In fact, the hackneyed phrase "banality of evil" comes to mind. The phrase posits that "the great evils in history generally, and the Holocaust in particular, were not executed by fanatics or sociopaths, but rather by ordinary people who accepted the premises of their state and therefore participated with the view that their actions were normal."

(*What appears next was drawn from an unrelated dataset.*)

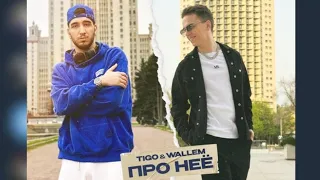 ТЕКСТ ПЕСНИ|(ПРО НЕЁ) - TIGO&WALLEM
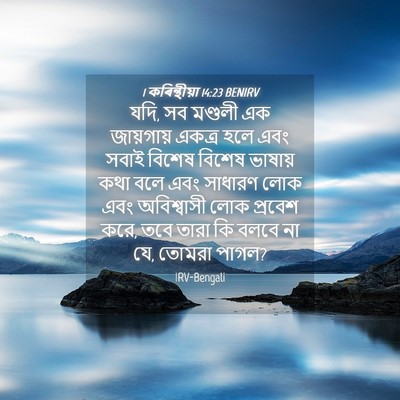 Picture 04 - 1 কৰিন্থীয়া 14:23 BENIRV - যদি, সব মণ্ডলী এক - Bible Verse Picture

At this stage it is hard to detect any coherent political ideology that influenced Jared Loughner to carry out mass murder, although this guy thinks he's nailed his ideology as somewhere to the right of Sarah Palin. Perhaps. But Loughner's reading list apparently included big names in the Western canon and a discombobulated lot it is: Orwell's Animal Farm, Lewis Carroll's Alice in Wonderland, Marx's Communist Manifesto, Ayn Rand's We, the Living, Hitler's Mein Kampf, and others, but each is distinctive and unconnected.
Loughner obviously suffered from a dangerous mental illness. But this does not mean that we should ignore the zeitgeist ("spirit of the age") in which he exists. Regardless of Loughner's motives, a society infused with so much violence at home and abroad is neither civil nor secure. And if it is at the point where such violence is considered the norm, even accepted, albeit with sad resignation, then that society will continue to produce more Jared Loughners, until the spirit of the times change. Perhaps that is the real issue here.